▶ _Directive_:
Name every appellant identified in the court opinion below.

▶ _Provided text_:
Commonwealth v. Chirico , 117 Pa. Super. 199 ( 1934 )

  • Argued October 31, 1934. The above entitled twenty-six appeals — Nos. 482 to 507 of October Term, 1934, of this court — were consolidated for argument and may be disposed of in a single opinion.

    The five appellants, Angelo Chirico, Julius Berg, James Amato, James Tendler and Rocco Di Nubile, were convicted and severally sentenced to imprisonment for two years under an indictment found at No. 826, June Sessions, 1934, of the court below, charging them with having conspired amongst themselves and with other unnamed persons on April 20, 1934, "to unlawfully and publicly erect, set up, open, draw and make a certain lottery for moneys, goods, wares and merchandise," contrary etc.

    Angelo Chirico, one of appellants, was also convicted under an indictment found at No. 814, June Sessions, 1934, charging him in seven counts with various phases of the crime of erecting, setting up, opening, making and drawing on May 1, 1934, a lottery for moneys, etc., and with selling lottery tickets and policies. The indictment was drawn substantially in *Page 201 the language of Sections 52, 53 and 54 of the Penal Code of March 31, 1860, P.L. 382, and he was sentenced under this indictment to imprisonment for one year, to begin at the expiration of his sentence at No. 826, June Sessions, 1934, for conspiracy.

    The other four appellants, Berg, Amato, Tendler and Di Nubile were convicted under five separate indictments, each containing seven counts, of having erected, set up, opened, made and drawn lotteries and with having sold lottery tickets on the five hereinafter mentioned dates — each of said indictments specifying a different date. The indictment found at No. 818, June Sessions, 1934, fixed April 20, 1934, as the date upon which the offenses, therein charged, were committed; the indictment at No. 819, June Sessions, 1934, charged the offenses as having been committed on April 23d of that year; the one at No. 816, June Sessions, 1934, specified the date as April 24th; the bill at No. 820, June Sessions, 1934, fixed the date as April 28th; and the indictment at No. 817, June Sessions, 1934, specified April 30th as the date of the commission of the offenses therein charged. Each of these four appellants was sentenced to imprisonment for five consecutive terms of one year, to follow their sentences for conspiracy at No. 826, June Sessions, 1934, — making a total term of three years for Chirico, and seven years for each of the other four appellants.

▶ _Data entries_:
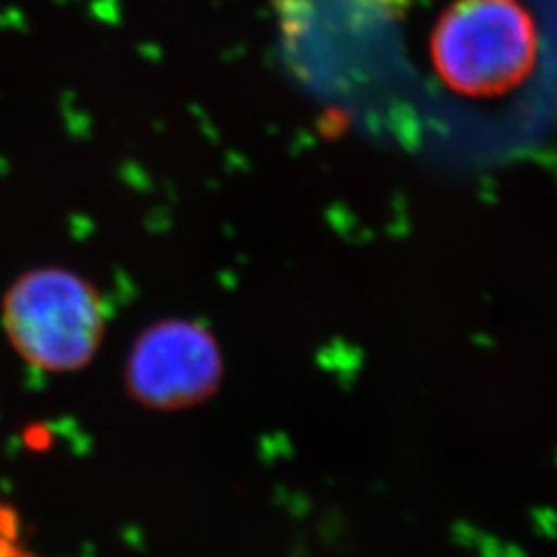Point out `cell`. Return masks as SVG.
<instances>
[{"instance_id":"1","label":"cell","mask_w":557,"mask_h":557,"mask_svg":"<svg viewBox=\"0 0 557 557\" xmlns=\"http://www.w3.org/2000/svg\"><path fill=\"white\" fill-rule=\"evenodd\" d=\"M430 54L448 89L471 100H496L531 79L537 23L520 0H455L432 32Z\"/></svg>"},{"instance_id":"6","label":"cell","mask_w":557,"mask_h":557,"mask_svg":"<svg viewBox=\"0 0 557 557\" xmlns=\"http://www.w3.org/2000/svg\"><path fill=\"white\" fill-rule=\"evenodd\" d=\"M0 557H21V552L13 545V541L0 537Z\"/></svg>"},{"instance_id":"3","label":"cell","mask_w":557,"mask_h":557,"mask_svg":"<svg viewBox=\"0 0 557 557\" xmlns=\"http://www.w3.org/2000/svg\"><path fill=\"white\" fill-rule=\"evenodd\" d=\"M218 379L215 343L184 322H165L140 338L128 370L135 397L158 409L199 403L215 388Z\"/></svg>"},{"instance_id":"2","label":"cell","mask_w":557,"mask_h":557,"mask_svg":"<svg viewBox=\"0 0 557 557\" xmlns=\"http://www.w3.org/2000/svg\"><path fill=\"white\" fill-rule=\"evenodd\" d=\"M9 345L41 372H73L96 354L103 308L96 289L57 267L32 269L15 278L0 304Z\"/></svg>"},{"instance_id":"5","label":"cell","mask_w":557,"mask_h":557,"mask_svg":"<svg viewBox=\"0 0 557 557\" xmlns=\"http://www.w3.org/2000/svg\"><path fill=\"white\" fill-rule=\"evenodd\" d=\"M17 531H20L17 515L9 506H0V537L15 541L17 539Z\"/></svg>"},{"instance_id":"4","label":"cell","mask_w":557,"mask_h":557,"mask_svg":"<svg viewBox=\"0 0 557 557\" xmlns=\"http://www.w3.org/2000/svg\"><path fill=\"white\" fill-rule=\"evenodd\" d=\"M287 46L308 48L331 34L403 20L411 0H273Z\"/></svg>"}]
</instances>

==

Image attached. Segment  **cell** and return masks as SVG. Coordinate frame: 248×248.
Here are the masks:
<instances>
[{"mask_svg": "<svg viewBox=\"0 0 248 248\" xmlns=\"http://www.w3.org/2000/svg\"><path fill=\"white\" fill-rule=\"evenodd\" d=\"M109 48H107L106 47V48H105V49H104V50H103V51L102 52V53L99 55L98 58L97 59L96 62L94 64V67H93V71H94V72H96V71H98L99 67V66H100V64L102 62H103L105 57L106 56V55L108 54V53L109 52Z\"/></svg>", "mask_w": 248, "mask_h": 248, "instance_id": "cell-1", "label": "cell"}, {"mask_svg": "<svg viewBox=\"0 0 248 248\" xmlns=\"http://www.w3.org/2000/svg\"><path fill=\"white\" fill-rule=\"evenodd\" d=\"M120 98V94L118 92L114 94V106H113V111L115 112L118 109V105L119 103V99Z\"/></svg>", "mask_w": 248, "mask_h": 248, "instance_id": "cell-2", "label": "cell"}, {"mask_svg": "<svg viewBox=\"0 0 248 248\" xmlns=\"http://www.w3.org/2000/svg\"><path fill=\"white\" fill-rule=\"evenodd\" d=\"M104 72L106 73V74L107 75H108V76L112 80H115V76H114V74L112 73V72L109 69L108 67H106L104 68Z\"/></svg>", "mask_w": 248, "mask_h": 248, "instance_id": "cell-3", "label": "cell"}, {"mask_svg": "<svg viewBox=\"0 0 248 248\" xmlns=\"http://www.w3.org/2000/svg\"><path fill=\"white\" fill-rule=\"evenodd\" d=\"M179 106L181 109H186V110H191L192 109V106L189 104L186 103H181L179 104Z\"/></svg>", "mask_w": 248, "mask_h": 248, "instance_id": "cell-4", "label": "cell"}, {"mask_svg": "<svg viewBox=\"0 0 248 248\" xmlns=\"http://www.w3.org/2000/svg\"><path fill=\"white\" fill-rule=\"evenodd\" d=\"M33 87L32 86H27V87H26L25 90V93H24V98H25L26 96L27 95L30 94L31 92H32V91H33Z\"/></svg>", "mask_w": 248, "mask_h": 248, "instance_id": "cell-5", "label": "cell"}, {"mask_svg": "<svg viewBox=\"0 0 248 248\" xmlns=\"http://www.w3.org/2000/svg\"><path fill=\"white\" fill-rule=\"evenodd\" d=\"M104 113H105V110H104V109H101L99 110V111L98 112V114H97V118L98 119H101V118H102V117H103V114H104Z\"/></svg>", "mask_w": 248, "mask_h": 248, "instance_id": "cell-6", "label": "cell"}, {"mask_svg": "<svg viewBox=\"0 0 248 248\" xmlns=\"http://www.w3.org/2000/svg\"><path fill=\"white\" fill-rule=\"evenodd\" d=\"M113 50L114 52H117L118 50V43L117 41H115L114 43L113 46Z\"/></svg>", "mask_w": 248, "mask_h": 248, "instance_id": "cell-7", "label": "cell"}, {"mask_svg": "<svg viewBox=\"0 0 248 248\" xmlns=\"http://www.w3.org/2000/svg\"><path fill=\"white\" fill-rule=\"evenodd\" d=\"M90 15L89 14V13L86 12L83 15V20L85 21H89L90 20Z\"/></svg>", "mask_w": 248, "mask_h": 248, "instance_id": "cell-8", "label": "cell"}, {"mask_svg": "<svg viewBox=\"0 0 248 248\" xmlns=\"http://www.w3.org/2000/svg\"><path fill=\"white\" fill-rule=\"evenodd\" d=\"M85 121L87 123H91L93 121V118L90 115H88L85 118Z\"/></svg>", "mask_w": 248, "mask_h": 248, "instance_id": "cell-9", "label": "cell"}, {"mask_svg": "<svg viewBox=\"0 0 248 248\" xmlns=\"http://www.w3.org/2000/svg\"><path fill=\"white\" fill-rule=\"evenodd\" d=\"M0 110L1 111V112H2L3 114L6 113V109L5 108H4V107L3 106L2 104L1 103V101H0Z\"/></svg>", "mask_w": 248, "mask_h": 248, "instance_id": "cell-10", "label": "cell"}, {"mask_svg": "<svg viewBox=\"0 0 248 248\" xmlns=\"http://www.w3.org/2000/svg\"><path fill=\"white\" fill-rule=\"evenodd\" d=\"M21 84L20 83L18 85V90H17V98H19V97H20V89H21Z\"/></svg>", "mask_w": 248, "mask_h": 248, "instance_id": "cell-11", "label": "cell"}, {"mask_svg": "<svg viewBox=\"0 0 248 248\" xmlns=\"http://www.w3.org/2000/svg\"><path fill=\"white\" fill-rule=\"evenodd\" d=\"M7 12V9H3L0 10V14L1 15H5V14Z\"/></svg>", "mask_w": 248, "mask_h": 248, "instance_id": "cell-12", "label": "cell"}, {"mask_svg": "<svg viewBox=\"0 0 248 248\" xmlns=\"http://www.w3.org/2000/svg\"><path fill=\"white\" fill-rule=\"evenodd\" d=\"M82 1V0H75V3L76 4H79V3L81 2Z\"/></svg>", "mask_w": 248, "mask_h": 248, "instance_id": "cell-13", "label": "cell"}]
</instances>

▶ _Answer below_:
Angelo Chirico, Julius Berg, James Amato, James Tendler, Rocco Di Nubile